Tapi faktanya di sini Antonio yang leluasa. Leluasa memperbudak Tya semaunya.
Entah sudah lingkaran ring keberapa yang di kenakan jari Tya. Tiap kali pria itu minta melihat cincinnya, selalu saja dibilang 'jelek'. Dan dia menyuruh Tya untuk menukar lagi.
Oh, ini cuma beli cincin pernikahan. Tapi rasanya seperti maraton dari Sabang sampai Merauke. Satu toko yang luas ini sudah di jelajahi, dan Antonio selalu bilang, jelek!!!
Pemilik toko mengganti dengan cincin berlian yang lain. Tya mengenakannya, dan menghampiri Antonio yang sibuk dengan HP-nya.

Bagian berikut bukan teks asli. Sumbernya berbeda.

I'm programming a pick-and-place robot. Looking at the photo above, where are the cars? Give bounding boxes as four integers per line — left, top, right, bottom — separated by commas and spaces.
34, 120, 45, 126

"Kuharap kau puas dengan cincin ini. Ini sudah puluhan kali kau tau? Jari manisku ini sakit!" oceh Tya sembari menggerutu kesal
Ia meletakkan tangannya di atas meja depan pria itu. Membiarkan Antonio mengamatinya.
"Jelek!"
What?!!!
Oh, baiklah. Sekarang apa halal kalau dia membakar pria ini hidup-hidup?
Para pelayan toko kelihatannya juga sudah mulai geram meski mereka masih mencoba tersenyum manis dengan tingkah semaunya Antonio.
Please! Siapa di sini yang mau membantunya? Tya sudah lelah.
"Kalau aku ambil ini saja boleh? Biar saja jelek!" Mohon Tya dengan isak lelahnya.
"No! Kau tidak dengar. Daddy-ku bilang pilih yang terbaik."
"Tapi ini terbaik buatku! Aku juga yang pakai ini. Jadi ini sudah bagus sekali buatku!"
"Tidak! Tetap tidak. Pokoknya aku tidak mau itu. Jelek! Ganti yang lain."
Oh! Sekarang sepertinya sudah halal kalau dia jadikan pria ini dendeng balado terong.
"Maaf, Tuan. Tapi itu yang terakhir. Semua sudah di coba Nona Tya. Saya rasa toko kami tidak memenuhi standar, Tuan," ujar pemilik toko menyahut.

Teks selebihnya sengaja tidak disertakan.